La sexualité est difficile à définir (vraiment, les scientifiques ont du mal) parce que tout le monde n’a pas la même définition de ce qui est sexuel. Mais un truc est certain : l’orgasme n’est ni nécessaire ni suffisant pour définir une relation sexuelle.

Maintenant ça ne veut pas dire que l’orgasme n’a rien à voir avec la sexualité. Je ne vais pas non plus prétendre que dans une activité dans laquelle le plaisir, l’échange et les sensations physiques sont fondamentales l’orgasme n’a pas sa place. Ça peut être merveilleux d’offrir un orgasme à quelqu’un, ça peut être merveilleux de recevoir un orgasme de quelqu’un. Mais c’est important de se rappeler que ça n’est pas obligatoire.

En plus si on commence à se mettre la pression, d’un côté comme de l’autre, alors on passe à côté des autres sensations physiques. On ne profite pas de ce qui est présent en courant après quelque chose qu’on pense qu’on doit faire/avoir/donner… Et au final on peut carrément se couper de tous les autres aspects de la sexualité !
On se retrouve à courir après son orgasme en ne profitant plus du tout des autres sensations et on finit par en simuler un puis se sentir coupable de ne pas avoir réellement joui.. Ou à passer des heures à triturer le sexe de son/sa partenaire comme si c’était une machine compliquée en essayant de trouver la combinaison parfaite plutôt que de lea caresser et masser en ressentant les différentes textures et admirant ses réactions.. Et pour au final ne même pas savoir si iel a vraiment orgasmé ou fait semblant (et je dis « iel » parce que même si un mec cis éjacule rien ne dit qu’il a orgasmé).

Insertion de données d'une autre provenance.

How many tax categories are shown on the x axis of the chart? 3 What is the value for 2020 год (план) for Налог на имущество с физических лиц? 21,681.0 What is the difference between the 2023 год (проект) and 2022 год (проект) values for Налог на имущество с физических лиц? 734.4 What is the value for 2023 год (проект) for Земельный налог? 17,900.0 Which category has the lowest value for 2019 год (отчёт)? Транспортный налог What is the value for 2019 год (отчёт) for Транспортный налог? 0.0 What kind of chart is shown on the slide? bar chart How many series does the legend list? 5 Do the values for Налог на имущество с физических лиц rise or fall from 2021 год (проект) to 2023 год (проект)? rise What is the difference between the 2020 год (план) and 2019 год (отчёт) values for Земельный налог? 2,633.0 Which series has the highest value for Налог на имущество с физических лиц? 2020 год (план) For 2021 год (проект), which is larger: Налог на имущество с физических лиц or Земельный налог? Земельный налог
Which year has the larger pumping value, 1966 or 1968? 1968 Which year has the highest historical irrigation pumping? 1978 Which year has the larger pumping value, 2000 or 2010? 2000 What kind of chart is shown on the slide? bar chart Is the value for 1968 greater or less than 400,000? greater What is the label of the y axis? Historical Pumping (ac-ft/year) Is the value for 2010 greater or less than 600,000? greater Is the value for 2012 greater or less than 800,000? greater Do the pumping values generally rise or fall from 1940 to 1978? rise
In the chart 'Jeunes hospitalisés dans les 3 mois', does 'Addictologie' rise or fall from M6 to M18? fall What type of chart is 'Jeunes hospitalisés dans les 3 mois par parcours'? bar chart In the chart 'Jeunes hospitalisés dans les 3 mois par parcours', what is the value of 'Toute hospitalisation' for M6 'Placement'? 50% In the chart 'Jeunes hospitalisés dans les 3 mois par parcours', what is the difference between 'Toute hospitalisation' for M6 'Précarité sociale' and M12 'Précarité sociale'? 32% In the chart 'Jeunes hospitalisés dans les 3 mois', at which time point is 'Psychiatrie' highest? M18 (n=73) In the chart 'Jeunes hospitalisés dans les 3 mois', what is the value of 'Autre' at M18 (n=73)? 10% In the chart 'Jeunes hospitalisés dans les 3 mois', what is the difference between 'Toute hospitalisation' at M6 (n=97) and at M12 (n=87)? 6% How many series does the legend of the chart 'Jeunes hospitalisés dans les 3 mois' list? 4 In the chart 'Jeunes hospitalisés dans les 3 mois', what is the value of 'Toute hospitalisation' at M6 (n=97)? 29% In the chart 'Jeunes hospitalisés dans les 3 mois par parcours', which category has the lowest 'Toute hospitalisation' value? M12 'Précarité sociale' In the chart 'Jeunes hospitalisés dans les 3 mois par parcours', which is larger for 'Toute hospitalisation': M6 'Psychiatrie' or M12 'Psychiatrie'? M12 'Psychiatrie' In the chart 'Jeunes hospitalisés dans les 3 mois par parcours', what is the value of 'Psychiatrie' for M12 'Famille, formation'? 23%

Bref en cherchant à tout prix à avoir ou procurer un orgasme on perd en plaisir physique, en échange, en détente, en contact… Et on fait de la sexualité un terrain de stress et de performance. Et cerise sur le gâteau : tout ça diminue les chances d’avoir des orgasmes.

Donc si vous voulez apporter du plaisir à votre partenaire : ne cherchez pas à lui procurer un orgasme. Demandez lui ce qu’iel a envie, caressez, massez, léchez, profitez du contact physique, observez ses réactions face aux différents types de touchers.. Surtout ne vous concentrez pas juste sur les « zones érogènes » célèbres parce qu’il y en a plein d’autres dispersées qui font une myriade de sensations différentes. Et surtout, n’essayez pas de « faire jouir » parce qu’en faisant ça vous êtes dans une tentative de contrôle de ses réactions, dans une tentative égotique d’obtenir un résultat précis pour vous et donc dans une restriction du plaisir des deux côtés.

Bon je réalise que cet article peut sembler un peu paradoxal, avec une injonction à ne pas écouter les injonctions… Je l’écris en réaction à l’idée que l’orgasme est un composant nécessaire de la sexualité. Bien entendu toutes les sexualités sont différentes et il y en a dans lesquelles l’orgasme est central (certains jeux BDSM par exemple). Mais ce n’est pas ce dont il est question ici.